Acoustid updates
Some news on the Acoustid project…
New website
At first I wanted to do everything on the server side in Java, but as I was delaying it, I realized I better quickly just hack something up in PHP and then maybe write a better solution later. So I spent last weekend working on the website and came up with this. Nothing fancy, but the I needed the website only for API key management.
It allows you to log in with either OpenID or your MusicBrainz username and password. Once you are logged in, it will show you your user API key that can be used for submitting data to the database. Additionally, users can register applications and get their application API keys. I’m thinking about adding some statistics once there is more data, but that’s probably all the website has to do.
Web service is now (partially) online
The Jave web service code has also been changed. I think I’m finally reaching a point where I’m happy with the design of both code and database structure. The web service is documented on wiki, but the XML for results with MusicBrainz metadata will probably change. Ideas on how to integrate the MusicBrainz XML schema are welcome.
Anyway, since I had the website only and I was happy with the submission API, I’ve decided to put it online as well, so http://api.acoustid.org/submit
is now accepting submissions as described on the wiki. It is hosted on a cheap VPS for now, but it should be enough for collecting the test data.

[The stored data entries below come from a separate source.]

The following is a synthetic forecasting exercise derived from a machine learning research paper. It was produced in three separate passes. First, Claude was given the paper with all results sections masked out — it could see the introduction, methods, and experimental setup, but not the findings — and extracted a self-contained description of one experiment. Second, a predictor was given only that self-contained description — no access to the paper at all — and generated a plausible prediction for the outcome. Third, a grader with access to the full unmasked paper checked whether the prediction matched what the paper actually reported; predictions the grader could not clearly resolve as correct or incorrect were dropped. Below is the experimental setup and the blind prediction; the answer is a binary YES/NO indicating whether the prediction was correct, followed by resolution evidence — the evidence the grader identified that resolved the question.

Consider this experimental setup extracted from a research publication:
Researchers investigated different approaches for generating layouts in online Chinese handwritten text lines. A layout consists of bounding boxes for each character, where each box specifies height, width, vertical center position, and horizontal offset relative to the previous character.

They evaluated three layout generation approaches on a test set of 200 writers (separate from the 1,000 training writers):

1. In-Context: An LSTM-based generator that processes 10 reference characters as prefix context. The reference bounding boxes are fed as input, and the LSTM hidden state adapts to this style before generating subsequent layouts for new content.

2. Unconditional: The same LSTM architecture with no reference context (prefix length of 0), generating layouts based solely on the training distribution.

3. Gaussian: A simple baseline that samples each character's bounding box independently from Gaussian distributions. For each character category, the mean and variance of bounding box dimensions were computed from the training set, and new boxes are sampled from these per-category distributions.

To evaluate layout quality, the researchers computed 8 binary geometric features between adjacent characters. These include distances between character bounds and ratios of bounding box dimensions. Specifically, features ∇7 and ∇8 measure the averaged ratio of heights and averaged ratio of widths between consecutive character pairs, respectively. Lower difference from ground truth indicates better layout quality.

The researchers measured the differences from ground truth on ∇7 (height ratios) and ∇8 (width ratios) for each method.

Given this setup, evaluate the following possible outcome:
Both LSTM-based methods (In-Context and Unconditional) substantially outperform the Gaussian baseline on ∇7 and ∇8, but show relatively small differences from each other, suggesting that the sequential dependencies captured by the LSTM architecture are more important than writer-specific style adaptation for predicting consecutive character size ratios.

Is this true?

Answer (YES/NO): YES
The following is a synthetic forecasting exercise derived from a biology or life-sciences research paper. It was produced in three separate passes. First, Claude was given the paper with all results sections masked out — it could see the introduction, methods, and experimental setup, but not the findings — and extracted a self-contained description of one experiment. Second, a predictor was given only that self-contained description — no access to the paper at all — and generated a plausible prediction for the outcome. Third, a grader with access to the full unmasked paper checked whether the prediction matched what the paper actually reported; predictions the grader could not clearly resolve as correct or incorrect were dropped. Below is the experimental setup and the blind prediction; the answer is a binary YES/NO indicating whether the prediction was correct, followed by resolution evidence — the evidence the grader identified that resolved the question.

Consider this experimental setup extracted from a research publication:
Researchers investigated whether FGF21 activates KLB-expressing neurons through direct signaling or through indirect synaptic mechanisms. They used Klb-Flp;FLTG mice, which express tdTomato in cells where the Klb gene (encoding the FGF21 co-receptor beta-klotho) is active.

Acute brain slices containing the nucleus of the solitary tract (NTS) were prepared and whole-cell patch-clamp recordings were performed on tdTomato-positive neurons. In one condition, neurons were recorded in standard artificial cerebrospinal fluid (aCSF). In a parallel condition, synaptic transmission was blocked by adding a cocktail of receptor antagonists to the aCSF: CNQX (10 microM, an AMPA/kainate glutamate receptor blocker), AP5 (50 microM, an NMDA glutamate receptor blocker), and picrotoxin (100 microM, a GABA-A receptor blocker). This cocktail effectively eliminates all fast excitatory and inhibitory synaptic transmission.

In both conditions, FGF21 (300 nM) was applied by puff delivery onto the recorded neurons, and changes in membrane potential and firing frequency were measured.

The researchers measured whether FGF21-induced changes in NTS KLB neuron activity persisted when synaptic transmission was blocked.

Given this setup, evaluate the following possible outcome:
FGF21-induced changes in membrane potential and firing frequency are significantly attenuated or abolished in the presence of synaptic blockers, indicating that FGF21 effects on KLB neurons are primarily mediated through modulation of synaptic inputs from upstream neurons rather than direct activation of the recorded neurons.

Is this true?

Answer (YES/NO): NO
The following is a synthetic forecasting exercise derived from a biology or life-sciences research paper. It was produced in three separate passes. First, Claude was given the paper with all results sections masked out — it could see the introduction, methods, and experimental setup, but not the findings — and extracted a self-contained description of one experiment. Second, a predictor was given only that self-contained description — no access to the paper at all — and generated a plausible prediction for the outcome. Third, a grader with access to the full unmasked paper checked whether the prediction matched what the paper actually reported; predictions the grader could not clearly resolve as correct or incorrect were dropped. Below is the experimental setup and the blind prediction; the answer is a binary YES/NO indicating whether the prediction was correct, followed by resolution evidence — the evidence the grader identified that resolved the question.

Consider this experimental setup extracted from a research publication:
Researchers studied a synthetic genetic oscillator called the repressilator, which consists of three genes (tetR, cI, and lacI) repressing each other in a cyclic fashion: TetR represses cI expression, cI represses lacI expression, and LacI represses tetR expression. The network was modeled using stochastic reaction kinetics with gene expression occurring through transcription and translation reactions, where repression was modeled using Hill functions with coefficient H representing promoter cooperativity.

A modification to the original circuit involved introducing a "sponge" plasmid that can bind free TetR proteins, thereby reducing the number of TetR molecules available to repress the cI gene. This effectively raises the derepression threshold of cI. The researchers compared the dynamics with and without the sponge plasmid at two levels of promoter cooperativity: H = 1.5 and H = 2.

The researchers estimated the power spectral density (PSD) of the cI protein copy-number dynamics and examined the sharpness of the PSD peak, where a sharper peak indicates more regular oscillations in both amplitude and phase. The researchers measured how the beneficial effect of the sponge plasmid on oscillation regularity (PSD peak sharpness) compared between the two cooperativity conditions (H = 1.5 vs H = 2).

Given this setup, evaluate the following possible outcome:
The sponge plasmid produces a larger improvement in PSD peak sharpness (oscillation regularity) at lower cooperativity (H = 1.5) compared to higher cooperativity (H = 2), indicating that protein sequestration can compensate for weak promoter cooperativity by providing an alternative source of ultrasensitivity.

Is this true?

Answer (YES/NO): YES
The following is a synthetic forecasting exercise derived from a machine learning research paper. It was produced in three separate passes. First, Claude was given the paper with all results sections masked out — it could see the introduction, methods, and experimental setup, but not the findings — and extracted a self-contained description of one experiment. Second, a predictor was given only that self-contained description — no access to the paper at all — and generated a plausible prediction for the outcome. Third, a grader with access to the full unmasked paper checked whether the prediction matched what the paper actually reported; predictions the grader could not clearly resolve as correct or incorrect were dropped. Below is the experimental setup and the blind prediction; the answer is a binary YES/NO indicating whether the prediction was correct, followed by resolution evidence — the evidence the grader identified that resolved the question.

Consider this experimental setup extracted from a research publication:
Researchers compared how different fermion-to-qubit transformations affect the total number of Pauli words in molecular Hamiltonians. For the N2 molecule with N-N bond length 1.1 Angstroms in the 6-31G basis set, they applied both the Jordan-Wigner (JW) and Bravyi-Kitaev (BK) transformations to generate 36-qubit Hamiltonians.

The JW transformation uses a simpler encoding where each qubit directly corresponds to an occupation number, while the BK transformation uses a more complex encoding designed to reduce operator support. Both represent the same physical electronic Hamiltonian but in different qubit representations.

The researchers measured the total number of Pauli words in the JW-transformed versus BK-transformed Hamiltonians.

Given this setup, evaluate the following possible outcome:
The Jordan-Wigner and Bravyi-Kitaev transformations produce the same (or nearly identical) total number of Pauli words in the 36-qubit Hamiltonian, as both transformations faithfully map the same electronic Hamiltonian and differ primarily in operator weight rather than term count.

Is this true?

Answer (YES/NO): YES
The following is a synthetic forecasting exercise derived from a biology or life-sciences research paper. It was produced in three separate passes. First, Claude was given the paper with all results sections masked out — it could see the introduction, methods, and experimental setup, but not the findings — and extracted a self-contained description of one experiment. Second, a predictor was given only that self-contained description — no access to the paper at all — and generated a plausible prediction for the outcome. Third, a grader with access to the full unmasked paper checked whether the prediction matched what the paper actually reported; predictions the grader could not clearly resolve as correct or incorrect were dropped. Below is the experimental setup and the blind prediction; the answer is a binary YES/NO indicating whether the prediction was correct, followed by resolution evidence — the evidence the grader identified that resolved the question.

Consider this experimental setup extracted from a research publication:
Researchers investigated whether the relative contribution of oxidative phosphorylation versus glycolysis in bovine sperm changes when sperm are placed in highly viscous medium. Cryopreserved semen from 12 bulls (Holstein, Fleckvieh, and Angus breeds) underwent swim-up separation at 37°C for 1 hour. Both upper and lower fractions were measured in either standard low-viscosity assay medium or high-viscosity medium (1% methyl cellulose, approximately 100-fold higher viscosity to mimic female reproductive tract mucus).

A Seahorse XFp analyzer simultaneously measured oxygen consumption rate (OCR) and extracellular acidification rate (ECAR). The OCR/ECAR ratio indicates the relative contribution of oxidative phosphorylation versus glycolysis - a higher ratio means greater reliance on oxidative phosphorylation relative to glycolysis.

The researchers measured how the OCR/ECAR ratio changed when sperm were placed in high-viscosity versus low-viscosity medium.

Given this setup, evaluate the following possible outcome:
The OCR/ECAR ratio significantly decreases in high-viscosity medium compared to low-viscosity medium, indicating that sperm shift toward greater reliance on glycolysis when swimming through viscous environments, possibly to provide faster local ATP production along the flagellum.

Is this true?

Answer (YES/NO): NO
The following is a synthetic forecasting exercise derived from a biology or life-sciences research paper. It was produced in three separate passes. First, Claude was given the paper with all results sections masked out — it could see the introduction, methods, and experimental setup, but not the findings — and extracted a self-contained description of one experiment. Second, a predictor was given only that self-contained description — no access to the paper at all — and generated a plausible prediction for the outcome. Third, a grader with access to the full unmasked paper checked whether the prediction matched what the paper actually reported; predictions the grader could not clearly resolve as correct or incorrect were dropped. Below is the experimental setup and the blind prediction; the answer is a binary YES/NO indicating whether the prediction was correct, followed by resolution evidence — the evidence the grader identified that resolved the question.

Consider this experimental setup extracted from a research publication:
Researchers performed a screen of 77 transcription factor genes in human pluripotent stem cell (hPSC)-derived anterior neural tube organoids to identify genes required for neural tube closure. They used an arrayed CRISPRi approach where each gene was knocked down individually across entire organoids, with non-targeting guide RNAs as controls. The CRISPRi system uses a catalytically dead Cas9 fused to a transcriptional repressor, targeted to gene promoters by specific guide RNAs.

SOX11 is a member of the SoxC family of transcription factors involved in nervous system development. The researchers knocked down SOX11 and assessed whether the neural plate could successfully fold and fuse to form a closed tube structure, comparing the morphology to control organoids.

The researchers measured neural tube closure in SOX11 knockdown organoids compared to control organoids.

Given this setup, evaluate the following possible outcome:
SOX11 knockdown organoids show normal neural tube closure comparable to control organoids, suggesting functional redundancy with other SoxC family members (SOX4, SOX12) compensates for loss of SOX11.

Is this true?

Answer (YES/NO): NO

Some tweaking based on the collected data will have to be done before the lookup API can be enabled, but I hope it will follow shortly. Data dumps will be released as soon as I figure out a good way to do that (and there data to release of course!).
Chromaprint API
A very important part of Chromaprint’s algorithm is machine-learned configuration. When I asked people to send me test fingerprints in July, it was using a configuration that was learned on a random selection from my music collection. That wasn’t very good, so later I downloaded many 30 second audio snippets spanning many music genres from eMusic and other music websites and did some experiments with using this as the training data. It producer a little better results, but I still wanted something better. The problem was that I never had the time to do anything better. So I decided to take the best configuration I had and run another round of tests on real data.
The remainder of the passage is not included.